_Text section_.
+++
When Sue Lewis Bodner arrived in Washington, D.C. in 1979 to join the Church of the Saviour, she had never heard of L’Arche. Nor did she know anyone with an intellectual disability.
But she was soon scraping wallpaper and painting a row house on Ontario Road to prepare it for a group of people who would move in together to create a radical new kind of community—one where the weakest members would be given a place of honor, where the spiritual depth of those once considered sub-human would bring her right into God’s lap, where she would learn the true meaning of home.
What drew Sue in to L’Arche and kept her coming back was observing the faith of those who had intellectual disabilities, known simply as core people because they form the center of the community. “I’ve been all over the map with Christianity,” Sue said. When she came to L’Arche she thought, “This is it.”
“When you sit down at the dinner table and pass the candle—that is the human manifestation of God’s presence among us. When I have theological issues, L’Arche is what brings me back.”
While the Bodners never lived in a L’Arche home, their lives were intricately interwoven with the lives of the core people and assistants. “L’Arche was home to my kids and me,” Sue said. Her children, Gail and Ben, are 15 months apart in age and when they were young their father worked long hours and frequently travelled. “When it would start to get dark, I’d put them in the stroller and walk over to Euclid House. We’d eat dinner, and the core people would play with them. That was huge for us.”
+++
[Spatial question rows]

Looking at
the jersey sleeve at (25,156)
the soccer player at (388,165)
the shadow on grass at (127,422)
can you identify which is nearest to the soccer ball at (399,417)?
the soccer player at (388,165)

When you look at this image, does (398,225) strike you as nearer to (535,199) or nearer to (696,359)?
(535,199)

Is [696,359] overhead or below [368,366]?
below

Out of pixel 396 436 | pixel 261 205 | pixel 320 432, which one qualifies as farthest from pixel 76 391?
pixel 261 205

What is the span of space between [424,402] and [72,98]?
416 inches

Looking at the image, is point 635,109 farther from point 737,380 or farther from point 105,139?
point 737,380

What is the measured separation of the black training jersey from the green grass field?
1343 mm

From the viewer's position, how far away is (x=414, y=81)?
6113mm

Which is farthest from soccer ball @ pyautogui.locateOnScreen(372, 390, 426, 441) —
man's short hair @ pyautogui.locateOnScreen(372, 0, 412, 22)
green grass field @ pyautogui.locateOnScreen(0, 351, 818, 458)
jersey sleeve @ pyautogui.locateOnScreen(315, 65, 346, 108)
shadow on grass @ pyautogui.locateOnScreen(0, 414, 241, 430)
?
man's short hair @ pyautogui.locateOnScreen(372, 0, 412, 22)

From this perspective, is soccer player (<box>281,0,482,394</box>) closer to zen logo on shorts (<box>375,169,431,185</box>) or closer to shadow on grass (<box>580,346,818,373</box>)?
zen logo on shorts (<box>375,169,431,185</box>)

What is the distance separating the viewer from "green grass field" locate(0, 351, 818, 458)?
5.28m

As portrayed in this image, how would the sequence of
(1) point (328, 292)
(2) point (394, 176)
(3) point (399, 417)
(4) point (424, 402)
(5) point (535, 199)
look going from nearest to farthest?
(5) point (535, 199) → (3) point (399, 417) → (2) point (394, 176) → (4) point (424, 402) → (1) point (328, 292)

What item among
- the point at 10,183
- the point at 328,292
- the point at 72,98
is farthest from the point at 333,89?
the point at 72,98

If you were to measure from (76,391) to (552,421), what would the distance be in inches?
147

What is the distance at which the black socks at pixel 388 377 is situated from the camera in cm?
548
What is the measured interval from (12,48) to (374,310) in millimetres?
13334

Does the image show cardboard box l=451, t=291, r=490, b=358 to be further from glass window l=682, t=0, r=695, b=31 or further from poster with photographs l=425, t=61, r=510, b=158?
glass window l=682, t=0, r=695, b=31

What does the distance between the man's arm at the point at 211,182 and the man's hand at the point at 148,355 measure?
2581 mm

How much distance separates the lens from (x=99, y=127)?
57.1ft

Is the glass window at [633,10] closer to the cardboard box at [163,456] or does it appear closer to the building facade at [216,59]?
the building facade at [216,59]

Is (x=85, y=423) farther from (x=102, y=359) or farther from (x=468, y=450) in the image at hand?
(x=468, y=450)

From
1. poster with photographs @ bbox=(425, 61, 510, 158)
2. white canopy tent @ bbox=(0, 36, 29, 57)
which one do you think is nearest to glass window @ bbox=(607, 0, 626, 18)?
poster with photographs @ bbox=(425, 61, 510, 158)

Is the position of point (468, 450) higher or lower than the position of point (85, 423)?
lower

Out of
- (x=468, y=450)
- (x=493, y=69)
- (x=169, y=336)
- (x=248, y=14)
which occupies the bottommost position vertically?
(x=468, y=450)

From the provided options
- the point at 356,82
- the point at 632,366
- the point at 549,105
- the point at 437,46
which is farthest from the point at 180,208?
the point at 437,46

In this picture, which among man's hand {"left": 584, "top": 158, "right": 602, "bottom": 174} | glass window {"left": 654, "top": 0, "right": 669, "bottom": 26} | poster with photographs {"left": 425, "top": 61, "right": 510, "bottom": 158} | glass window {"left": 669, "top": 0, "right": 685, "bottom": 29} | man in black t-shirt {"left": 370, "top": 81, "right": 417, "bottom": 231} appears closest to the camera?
+++
_Directives_.
#1 Transcribe the rows word for word, everything from the line containing "What does the" down to the final row.
#2 Pick up the passage about Sue Lewis Bodner and L'Arche after its last sentence and keep writing it.

_Task-by-task results_.
#1
What does the distance between the man's arm at the point at 211,182 and the man's hand at the point at 148,355 measure?
2581 mm

How much distance separates the lens from (x=99, y=127)?
57.1ft

Is the glass window at [633,10] closer to the cardboard box at [163,456] or does it appear closer to the building facade at [216,59]?
the building facade at [216,59]

Is (x=85, y=423) farther from (x=102, y=359) or farther from (x=468, y=450) in the image at hand?
(x=468, y=450)

From
1. poster with photographs @ bbox=(425, 61, 510, 158)
2. white canopy tent @ bbox=(0, 36, 29, 57)
which one do you think is nearest to glass window @ bbox=(607, 0, 626, 18)?
poster with photographs @ bbox=(425, 61, 510, 158)

Is the position of point (468, 450) higher or lower than the position of point (85, 423)?
lower

Out of
- (x=468, y=450)
- (x=493, y=69)
- (x=169, y=336)
- (x=248, y=14)
which occupies the bottommost position vertically?
(x=468, y=450)

From the provided options
- the point at 356,82
- the point at 632,366
- the point at 549,105
- the point at 437,46
which is farthest from the point at 180,208?
the point at 437,46

In this picture, which among man's hand {"left": 584, "top": 158, "right": 602, "bottom": 174} | glass window {"left": 654, "top": 0, "right": 669, "bottom": 26} | poster with photographs {"left": 425, "top": 61, "right": 510, "bottom": 158} | glass window {"left": 669, "top": 0, "right": 685, "bottom": 29} | man in black t-shirt {"left": 370, "top": 81, "right": 417, "bottom": 231} appears closest to the camera?

#2
For ten years Sue served as an “accompanier” for the Euclid assistants. She met with them as a group once a month and helped them work through the challenges of living and working together. Now she is a personal accompanier and meets with individual assistants to provide a listening ear and the wisdom she’s gained in being part of L’Arche for more than 30 years.
“Assistants bring their own wounds,” she said. “Living together—whether in a community like L’Arche or in a family—is not easy. The presence of the core people calls you to keep trying, and you can see the benefit of making it work.”
And, in spite of the challenges of living together, she learned early on that being with other people is better than being by yourself.
Sue’s educational background is in home economics, but it was really L’Arche that taught her how to create a home. Growing up, the only guests her family had over for meals were her grandparents. In L’Arche, a parade of guests came through nearly every night of the week, regardless of how clean the house or if a special meal was ready. When her family moved from D.C. to Arlington, Sue determined that her house would be like a L’Arche house—always open.
“I’m not a cook, but there is always food,” she said (over a delicious spread of coffee cake, fresh fruit, and tea). “I want people to feel they can just come over.”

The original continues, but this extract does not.